Por fim, ao voltar a comentar o livro Avesso da Pele, Nathallia indagou a Tenório se no ato de matar o pai ele estaria matando a tradição. Sobre essa questão o escritor pontuou que no contexto do livro a figura do pai era uma referência de autoridade que para quem escreve causar essa morte é necessário, e recorda de um debate recente em que participou sobre Nietzsche e a morte simbólica de Deus.

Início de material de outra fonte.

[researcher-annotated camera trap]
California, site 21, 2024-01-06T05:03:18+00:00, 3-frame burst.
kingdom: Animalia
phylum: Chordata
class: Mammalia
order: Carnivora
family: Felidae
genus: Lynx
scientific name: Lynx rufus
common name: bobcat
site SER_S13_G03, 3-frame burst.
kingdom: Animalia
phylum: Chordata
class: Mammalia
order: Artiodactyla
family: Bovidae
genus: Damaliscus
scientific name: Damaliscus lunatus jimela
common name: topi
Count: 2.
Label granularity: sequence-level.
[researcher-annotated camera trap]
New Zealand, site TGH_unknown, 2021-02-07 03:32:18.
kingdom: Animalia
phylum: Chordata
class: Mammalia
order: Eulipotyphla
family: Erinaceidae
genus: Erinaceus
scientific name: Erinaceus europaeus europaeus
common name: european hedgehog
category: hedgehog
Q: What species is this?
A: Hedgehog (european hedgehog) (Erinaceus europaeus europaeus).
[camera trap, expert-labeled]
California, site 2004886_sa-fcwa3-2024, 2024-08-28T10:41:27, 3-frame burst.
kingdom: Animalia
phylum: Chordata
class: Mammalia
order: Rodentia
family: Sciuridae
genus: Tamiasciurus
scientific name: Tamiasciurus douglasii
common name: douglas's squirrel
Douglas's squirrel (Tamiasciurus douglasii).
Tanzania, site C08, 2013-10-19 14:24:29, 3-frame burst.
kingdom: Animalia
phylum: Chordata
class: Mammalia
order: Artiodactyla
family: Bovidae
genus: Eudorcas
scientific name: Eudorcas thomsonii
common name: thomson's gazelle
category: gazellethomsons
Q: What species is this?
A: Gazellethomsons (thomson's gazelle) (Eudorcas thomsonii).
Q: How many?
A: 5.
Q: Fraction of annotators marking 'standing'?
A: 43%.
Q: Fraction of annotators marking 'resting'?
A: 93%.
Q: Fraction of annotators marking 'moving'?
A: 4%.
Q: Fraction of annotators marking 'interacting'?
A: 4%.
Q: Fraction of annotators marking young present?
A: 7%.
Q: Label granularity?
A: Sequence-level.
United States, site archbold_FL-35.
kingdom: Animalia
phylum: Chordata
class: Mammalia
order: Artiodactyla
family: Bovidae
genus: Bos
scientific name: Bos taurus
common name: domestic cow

“Se você ficar preocupado com o que a sua mãe vai pensar, não vai conseguir escrever. Nós temos a tendência de, e é muito mais fácil, delegar as suas escolhas a algo superior. Para quem escreve, eu acho que não é um bom negócio. Justamente porque a escrita vai te exigir esse, digamos, divórcio de Deus ou dessa autoridade para que você tenha liberdade de criar. Se você ficar vinculado a essa ideia de autoridade, você não vai conseguir fazer uma escrita que, de fato, seja até libertária.”
Para ele a melhor definição de maturidade é quando você consegue negociar com o seu desejo. “Se você negocia bem com o seu desejo, está tudo certo. Se você realiza o desejo, tem condições de lidar com as consequências dele depois, e acho que na escrita vai por aí. As escolhas que você toma na escrita, e aquele é o seu desejo, e depois você vai conseguir negociar com esse desejo e com as consequências dele, eu acho que aí você consegue realizar uma boa obra. Eu tive que matar esse pai, essa ideia de autoridade, para que seja livre e consiga escrever.”